Today is Old Maid’s Day. It all began in Denton, TX, when Dorothy Babb, a Latin professor at North Texas State College (NTSC) jokingly complained she was sick of spending money on gifts for weddings, baby showers and Mother’s Day when, as a single woman, she only received presents at Christmas.
The school’s news director wrote an article seeking recognition for women who either couldn’t or wouldn’t get married. The story was picked up by the Associated Press and appeared throughout the country. Denton Mayor Mark Hannah designated August 15th, 1950, as a day to honor unmarried women.
Although more flattering names such as glamor girls, unclaimed jewels or career girls were suggested, Miss Babb said she preferred to be called an old maid. She added that anybody who didn’t like the name could “just go and get married.”

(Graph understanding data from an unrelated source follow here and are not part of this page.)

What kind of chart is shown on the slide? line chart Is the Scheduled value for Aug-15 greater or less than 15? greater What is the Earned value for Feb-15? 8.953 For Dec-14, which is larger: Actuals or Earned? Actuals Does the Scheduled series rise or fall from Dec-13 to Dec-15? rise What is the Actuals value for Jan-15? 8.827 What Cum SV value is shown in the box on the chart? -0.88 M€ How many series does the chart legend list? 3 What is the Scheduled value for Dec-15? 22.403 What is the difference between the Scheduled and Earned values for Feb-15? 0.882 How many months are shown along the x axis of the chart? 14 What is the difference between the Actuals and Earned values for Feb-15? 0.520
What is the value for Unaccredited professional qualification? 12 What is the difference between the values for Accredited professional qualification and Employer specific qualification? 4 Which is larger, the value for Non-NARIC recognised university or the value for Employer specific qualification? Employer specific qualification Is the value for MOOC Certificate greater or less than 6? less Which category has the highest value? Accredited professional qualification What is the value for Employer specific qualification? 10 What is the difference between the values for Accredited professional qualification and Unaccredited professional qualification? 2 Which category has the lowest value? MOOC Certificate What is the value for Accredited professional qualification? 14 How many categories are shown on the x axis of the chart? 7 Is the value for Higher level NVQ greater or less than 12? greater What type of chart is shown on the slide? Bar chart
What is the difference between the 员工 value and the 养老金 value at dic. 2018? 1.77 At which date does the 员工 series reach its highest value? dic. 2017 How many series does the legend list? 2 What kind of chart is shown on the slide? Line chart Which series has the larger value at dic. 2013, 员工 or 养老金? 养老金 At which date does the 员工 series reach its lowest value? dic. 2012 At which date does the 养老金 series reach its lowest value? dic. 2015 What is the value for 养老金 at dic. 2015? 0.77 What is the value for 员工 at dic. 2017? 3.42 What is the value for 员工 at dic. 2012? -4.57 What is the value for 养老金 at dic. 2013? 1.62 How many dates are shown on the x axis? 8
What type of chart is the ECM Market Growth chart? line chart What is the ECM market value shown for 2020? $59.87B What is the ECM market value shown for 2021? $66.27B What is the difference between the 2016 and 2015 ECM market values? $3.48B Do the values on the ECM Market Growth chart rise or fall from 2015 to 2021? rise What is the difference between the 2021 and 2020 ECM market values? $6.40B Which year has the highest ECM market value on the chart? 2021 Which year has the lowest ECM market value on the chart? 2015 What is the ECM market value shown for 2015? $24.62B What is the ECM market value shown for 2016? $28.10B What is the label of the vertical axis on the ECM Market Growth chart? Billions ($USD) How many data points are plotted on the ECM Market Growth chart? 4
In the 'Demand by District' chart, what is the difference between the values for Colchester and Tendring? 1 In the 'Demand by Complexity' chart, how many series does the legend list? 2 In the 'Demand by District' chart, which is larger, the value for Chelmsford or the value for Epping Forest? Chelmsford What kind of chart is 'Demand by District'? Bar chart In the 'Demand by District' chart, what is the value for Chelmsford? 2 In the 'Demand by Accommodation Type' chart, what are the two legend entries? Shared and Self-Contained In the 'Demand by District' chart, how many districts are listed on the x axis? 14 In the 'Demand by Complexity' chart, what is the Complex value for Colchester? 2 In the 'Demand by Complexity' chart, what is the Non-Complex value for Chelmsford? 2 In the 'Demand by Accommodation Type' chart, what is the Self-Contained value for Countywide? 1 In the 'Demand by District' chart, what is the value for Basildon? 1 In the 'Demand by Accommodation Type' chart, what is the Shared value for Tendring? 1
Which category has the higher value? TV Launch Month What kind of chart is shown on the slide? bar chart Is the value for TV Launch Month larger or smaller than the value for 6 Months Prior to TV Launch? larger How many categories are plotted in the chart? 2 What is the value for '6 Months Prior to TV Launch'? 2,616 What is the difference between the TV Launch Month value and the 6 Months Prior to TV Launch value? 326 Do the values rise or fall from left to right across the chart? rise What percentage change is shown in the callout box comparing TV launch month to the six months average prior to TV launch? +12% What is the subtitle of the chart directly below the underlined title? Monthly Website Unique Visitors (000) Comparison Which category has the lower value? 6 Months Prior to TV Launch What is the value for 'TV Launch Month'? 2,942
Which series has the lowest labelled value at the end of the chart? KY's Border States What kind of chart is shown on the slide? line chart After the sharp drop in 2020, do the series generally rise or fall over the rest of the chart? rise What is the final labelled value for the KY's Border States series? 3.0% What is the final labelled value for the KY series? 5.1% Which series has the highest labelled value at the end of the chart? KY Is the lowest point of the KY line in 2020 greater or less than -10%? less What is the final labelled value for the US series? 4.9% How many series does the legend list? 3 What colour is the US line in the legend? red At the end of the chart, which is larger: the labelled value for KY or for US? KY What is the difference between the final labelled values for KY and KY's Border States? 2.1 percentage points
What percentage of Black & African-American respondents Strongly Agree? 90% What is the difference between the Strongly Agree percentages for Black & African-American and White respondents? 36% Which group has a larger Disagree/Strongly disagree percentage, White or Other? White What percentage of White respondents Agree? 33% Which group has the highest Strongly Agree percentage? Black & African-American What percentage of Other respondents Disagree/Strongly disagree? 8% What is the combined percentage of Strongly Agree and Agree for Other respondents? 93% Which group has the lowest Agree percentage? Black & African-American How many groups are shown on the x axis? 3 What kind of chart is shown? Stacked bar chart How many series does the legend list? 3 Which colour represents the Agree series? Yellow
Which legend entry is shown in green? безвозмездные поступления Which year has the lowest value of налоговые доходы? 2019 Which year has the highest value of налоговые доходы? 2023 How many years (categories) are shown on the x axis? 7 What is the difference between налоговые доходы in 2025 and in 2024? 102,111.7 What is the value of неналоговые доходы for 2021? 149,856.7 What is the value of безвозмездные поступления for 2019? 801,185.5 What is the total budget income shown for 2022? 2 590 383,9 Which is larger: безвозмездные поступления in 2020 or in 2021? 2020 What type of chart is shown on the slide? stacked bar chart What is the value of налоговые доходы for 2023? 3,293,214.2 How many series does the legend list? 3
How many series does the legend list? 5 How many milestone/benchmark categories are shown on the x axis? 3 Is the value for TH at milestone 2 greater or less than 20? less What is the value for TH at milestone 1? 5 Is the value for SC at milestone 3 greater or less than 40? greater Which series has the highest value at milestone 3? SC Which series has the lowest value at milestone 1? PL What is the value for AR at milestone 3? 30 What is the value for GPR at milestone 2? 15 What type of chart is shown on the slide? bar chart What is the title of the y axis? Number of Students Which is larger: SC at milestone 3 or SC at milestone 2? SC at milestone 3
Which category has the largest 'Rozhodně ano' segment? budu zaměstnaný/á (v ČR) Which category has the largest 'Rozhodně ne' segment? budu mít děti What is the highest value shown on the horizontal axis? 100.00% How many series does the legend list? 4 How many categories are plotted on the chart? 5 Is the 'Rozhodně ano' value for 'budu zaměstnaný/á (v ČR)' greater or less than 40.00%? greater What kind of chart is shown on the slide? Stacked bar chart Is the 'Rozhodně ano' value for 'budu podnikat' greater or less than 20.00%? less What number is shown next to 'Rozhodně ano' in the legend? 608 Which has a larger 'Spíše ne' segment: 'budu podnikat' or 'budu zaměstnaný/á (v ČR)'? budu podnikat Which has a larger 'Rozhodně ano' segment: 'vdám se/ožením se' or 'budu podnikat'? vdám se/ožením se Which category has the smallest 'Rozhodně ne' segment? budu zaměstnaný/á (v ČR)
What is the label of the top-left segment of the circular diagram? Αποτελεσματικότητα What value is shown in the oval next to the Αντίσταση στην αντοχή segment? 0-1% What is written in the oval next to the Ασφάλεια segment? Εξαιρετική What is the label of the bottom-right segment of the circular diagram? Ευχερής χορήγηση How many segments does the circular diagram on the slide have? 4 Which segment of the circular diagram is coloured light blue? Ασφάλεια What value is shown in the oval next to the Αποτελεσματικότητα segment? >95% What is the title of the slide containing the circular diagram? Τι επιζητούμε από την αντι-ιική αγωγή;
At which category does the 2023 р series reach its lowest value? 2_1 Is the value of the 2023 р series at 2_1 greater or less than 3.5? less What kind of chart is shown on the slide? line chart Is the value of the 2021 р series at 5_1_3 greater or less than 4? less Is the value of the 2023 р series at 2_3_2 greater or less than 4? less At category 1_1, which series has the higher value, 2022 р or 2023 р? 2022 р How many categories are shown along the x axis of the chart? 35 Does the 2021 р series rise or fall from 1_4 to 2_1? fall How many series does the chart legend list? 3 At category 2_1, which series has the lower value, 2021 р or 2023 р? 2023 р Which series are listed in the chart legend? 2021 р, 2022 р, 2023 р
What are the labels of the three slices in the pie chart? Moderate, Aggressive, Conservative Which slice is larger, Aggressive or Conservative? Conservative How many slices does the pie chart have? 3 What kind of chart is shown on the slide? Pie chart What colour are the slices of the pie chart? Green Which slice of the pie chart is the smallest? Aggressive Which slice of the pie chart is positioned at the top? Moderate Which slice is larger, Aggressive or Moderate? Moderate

The first year’s event included tea at the Denton Country Club, admission to a musical performance and a screening of The Three Stooges film, “The Brideless Groom.” Gifts were distributed to any unmarried woman who admitted to being an old maid.
By 1953, the famous old maids had received so many gifts from all over the country that they asked folks to send them instead to Girlstown in Whiteface, TX. Knowing they might never have children of their own, the ladies chose to help homeless girls.
In 1954, the celebration included a screening of Gone with the Wind and a telegram from Clark Gable. Pat Boone performed. Babb flew to Chicago to appear on a television show called “Welcome Travelers.” She’d been escorted by motorcade to Love Field where the college’s saber drill team formed an honor guard as she got on the plane.
The following year, Governor Allan Shivers issued a proclamation affirming August 15th as Old Maid’s Day. Over time, the celebrations grew smaller. The last documented event took place in 1965. In recent years, the practice has been revived by fans of odd holidays and moved to June 4th.
In our research, we have been unable to determine why Old Maid’s Day returned. Perhaps it’s because the expectations of women that the holiday poked fun at 66 years ago haven’t changed much. Maybe the date has been moved forward so single teachers can clean up on gifts before the school year ends. Whatever the reason, have a happy Old Maid’s Day!